| Stated goal |
Can you edit the passage from "To the eternal" down to "never far off.", swapping "common sense" for "good judgment"?

| Given text |
※

After retirement, he continued to co-ordinate an international linguistics research project on attitudes to English accents.

Over the years, he became an enthusiastic and prolific writer of letters to the Editor of the Otago Daily Times on a host of issues political, cultural and linguistic, the latter including the vexed term "Pakeha".

He upheld humane ideals and relished a good debate. Many of his contributions were responses to letters by others and, in turn, inspired others to continue the dialogue in print.

He was an untiring critic of what he saw as the excesses of "more market" economics. One of his livelier efforts was published in the Otago Daily Times under the headline: "Rogernomics, Ruthanasia and Jennycide".

He was also a passionate defender of academic freedoms, scholarly independence and integrity, and of the university's statutory role as "critic and conscience of society".

He criticised the university's decision in the late 1990s to abolish the Russian department and make other cuts in European languages.

As he explained in a letter to the Editor in 1997: "To my mind, the main purpose of a university is to convey the richness and variety of human knowledge and experience to students and the public at large, and this is not served by cutting out core European languages any more than it would be by cutting out Maori or Chinese."

A fellow letter writer once accused him of tilting at windmills, a description with which he was more than happy. With quixotic persistence, he worked to "debunk myths" about race, language and culture.

"I might be quixotic in wanting to change opinions. But the windmills are far from imaginary," he said.

To the eternal newspaper debates he brought that rarest of qualities, common sense.

"Honest, open discussion will indeed help to remedy this; hysteria and paranoia will not," he once wrote.

And humour was never far off.

On one occasion, he wrote that he had enjoyed a fellow correspondent's "latest diatribe" but mused, however, that it had "distracted me from plotting the downfall of Western Judeo-Christian civilisation with my fellow neo-Marxist white liberal Maori feminist brethren and sistren."

※

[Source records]
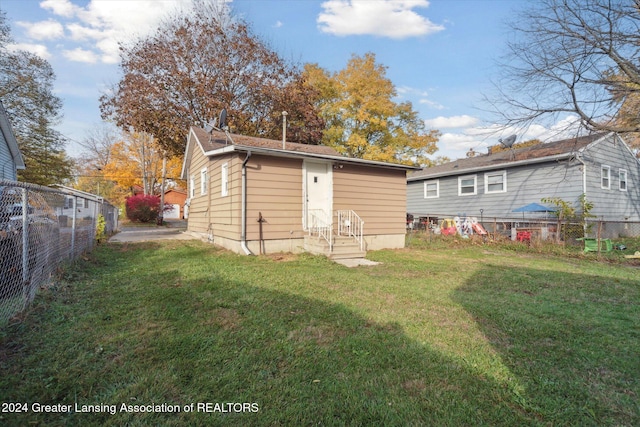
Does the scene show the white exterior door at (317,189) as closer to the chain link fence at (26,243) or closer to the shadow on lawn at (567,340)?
the shadow on lawn at (567,340)

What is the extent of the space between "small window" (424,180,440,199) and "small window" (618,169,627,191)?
765cm

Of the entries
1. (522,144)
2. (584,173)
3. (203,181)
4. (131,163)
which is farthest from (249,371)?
(522,144)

※

| Task solution |
To the eternal newspaper debates he brought that rarest of qualities, good judgment.

"Honest, open discussion will indeed help to remedy this; hysteria and paranoia will not," he once wrote.

And humour was never far off.